Description of the task ->
Transcribe word for word the lines spanning the line with "What distance from the camera" through the end of the records.

Records for this exercise ->

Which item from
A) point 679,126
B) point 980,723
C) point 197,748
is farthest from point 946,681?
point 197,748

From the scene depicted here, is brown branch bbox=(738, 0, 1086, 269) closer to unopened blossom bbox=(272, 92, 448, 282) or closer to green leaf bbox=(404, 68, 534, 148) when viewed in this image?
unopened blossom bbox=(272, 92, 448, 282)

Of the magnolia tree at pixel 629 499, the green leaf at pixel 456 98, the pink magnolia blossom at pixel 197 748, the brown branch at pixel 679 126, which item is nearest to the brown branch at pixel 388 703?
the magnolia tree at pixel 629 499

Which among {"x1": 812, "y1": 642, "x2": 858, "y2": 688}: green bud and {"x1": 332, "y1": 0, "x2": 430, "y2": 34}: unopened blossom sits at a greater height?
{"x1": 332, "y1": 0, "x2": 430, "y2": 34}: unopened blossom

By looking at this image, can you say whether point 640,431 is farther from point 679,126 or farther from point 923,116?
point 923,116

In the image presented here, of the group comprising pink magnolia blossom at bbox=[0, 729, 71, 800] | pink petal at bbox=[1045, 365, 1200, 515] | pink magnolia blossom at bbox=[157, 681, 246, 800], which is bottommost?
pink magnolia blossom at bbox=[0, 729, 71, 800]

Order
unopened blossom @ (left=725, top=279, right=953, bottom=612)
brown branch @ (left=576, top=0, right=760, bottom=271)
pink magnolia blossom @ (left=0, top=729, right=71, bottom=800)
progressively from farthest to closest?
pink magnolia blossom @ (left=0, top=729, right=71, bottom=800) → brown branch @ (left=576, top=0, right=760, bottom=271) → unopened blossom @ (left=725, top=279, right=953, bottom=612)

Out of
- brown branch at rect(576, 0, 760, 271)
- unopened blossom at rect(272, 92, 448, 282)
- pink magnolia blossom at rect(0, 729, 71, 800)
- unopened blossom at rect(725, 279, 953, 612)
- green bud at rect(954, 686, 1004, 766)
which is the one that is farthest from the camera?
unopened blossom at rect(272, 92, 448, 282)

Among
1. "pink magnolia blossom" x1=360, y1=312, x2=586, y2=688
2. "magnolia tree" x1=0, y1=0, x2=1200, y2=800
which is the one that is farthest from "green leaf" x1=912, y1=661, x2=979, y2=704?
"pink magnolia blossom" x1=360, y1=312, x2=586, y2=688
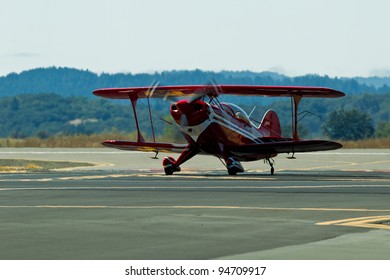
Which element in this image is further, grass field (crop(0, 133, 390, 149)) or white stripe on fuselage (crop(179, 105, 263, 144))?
grass field (crop(0, 133, 390, 149))

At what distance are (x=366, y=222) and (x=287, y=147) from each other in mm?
20799

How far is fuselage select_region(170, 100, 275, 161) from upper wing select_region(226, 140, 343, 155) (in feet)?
1.42

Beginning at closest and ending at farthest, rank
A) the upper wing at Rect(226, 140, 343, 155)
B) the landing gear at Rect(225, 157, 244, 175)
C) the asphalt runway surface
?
the asphalt runway surface
the upper wing at Rect(226, 140, 343, 155)
the landing gear at Rect(225, 157, 244, 175)

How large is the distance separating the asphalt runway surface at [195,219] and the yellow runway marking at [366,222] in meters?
0.02

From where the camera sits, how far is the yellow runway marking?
18.3 metres

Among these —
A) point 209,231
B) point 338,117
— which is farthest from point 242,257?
point 338,117

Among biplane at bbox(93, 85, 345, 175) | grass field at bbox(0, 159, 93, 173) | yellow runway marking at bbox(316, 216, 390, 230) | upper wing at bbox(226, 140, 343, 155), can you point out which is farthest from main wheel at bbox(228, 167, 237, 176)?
yellow runway marking at bbox(316, 216, 390, 230)

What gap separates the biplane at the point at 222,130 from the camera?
132 feet

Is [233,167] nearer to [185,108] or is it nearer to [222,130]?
[222,130]

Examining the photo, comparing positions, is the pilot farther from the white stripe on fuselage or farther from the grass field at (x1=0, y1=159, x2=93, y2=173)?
the grass field at (x1=0, y1=159, x2=93, y2=173)

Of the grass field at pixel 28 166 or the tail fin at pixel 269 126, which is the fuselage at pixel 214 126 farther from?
the grass field at pixel 28 166

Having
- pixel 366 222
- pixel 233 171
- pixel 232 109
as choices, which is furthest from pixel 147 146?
pixel 366 222
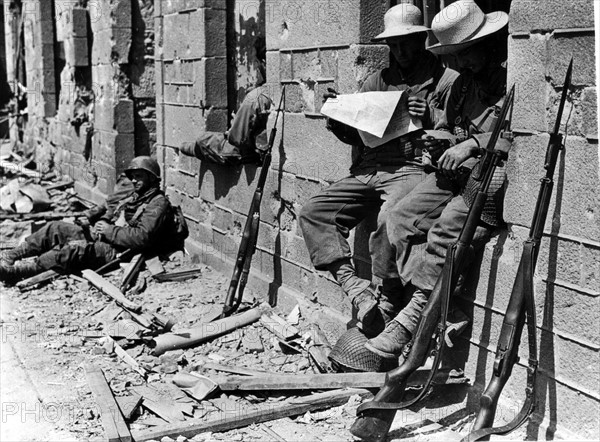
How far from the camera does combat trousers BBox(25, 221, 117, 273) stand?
28.4 ft

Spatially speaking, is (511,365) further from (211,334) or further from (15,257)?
(15,257)

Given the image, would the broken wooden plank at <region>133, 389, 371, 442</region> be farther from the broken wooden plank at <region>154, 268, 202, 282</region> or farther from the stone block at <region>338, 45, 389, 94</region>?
the broken wooden plank at <region>154, 268, 202, 282</region>

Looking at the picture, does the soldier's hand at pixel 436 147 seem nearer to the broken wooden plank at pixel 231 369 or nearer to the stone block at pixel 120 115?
the broken wooden plank at pixel 231 369

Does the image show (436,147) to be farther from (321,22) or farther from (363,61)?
(321,22)

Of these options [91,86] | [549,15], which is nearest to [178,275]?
[549,15]

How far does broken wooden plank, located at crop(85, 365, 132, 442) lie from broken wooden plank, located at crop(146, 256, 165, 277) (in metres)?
2.38

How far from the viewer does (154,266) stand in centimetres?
859

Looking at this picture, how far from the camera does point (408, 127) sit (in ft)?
17.5

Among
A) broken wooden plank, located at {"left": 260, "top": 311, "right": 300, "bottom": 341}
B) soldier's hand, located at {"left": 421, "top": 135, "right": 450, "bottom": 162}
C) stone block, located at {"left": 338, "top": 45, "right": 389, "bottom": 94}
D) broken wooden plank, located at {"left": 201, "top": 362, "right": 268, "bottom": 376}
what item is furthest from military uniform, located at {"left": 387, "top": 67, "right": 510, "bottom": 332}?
broken wooden plank, located at {"left": 260, "top": 311, "right": 300, "bottom": 341}

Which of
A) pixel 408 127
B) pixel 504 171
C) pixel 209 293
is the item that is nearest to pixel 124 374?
pixel 209 293

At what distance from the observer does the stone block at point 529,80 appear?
14.1 ft

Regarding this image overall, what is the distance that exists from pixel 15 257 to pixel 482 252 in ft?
18.9

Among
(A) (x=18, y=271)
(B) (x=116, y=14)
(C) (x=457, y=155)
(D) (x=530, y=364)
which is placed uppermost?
(B) (x=116, y=14)

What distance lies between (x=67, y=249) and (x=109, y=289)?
0.97m
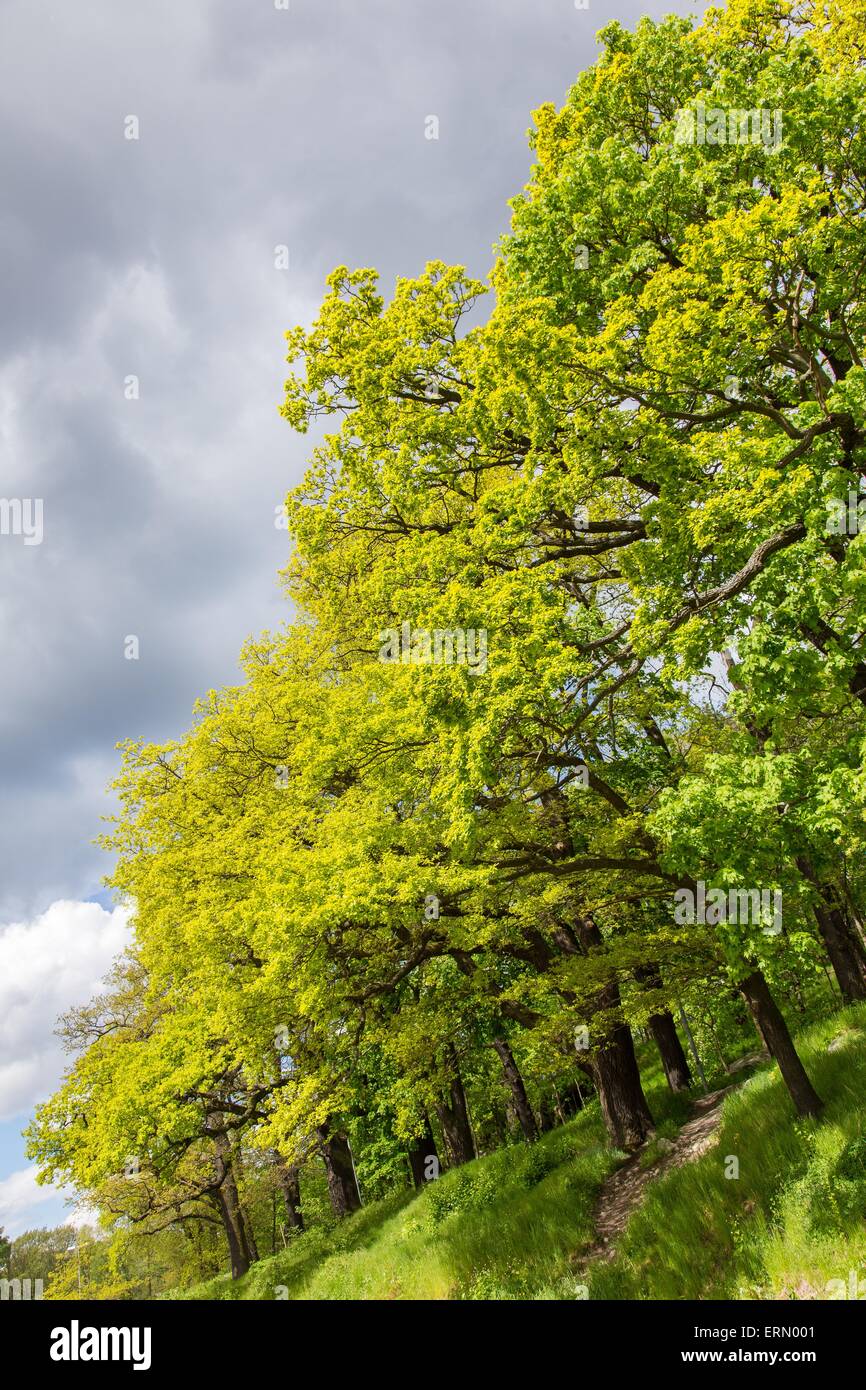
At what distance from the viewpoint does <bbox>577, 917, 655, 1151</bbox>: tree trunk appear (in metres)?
15.0

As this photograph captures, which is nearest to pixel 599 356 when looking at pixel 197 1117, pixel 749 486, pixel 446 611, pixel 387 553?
pixel 749 486

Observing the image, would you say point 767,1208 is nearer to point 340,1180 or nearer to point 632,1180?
point 632,1180

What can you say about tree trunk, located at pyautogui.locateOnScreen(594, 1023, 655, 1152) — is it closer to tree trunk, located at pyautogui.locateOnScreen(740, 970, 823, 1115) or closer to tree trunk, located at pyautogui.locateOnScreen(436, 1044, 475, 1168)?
tree trunk, located at pyautogui.locateOnScreen(740, 970, 823, 1115)

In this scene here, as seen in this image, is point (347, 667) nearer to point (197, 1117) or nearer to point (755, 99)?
point (197, 1117)

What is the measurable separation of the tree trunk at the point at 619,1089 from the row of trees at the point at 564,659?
0.09m

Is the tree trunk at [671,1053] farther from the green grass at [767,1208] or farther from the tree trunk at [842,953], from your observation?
the green grass at [767,1208]

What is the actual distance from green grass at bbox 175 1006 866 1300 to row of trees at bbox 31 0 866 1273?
3.61ft

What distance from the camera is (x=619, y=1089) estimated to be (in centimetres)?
1541

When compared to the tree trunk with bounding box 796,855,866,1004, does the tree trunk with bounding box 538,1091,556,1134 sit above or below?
below

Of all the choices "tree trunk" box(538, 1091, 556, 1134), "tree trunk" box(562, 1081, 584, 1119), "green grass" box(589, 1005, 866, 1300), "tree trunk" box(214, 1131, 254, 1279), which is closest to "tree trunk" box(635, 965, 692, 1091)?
"green grass" box(589, 1005, 866, 1300)

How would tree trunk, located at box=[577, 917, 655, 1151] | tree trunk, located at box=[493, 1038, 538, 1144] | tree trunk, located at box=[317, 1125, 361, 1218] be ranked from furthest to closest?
1. tree trunk, located at box=[317, 1125, 361, 1218]
2. tree trunk, located at box=[493, 1038, 538, 1144]
3. tree trunk, located at box=[577, 917, 655, 1151]

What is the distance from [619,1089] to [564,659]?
11.3 metres

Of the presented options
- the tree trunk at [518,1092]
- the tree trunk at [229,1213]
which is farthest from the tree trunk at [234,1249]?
the tree trunk at [518,1092]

Output of the exercise ->
What distance from the camera is (x=619, y=1089) estimated to be (in centimetres)?
1541

When compared to the tree trunk with bounding box 796,855,866,1004, does the tree trunk with bounding box 538,1091,556,1134 sit above or below?
below

Of all the choices "tree trunk" box(538, 1091, 556, 1134), "tree trunk" box(562, 1081, 584, 1119), "green grass" box(589, 1005, 866, 1300), "tree trunk" box(214, 1131, 254, 1279), which is closest to "tree trunk" box(635, 965, 692, 1091)?
"green grass" box(589, 1005, 866, 1300)

How would tree trunk, located at box=[577, 917, 655, 1151] | tree trunk, located at box=[493, 1038, 538, 1144] | tree trunk, located at box=[317, 1125, 361, 1218] be ranked from furthest to closest?
1. tree trunk, located at box=[317, 1125, 361, 1218]
2. tree trunk, located at box=[493, 1038, 538, 1144]
3. tree trunk, located at box=[577, 917, 655, 1151]

What is the distance from [619,1089] to [564,659]?
11.3 metres

Of the presented options
- the tree trunk at [518,1092]
- the tree trunk at [229,1213]
which is farthest from the tree trunk at [234,1249]?
the tree trunk at [518,1092]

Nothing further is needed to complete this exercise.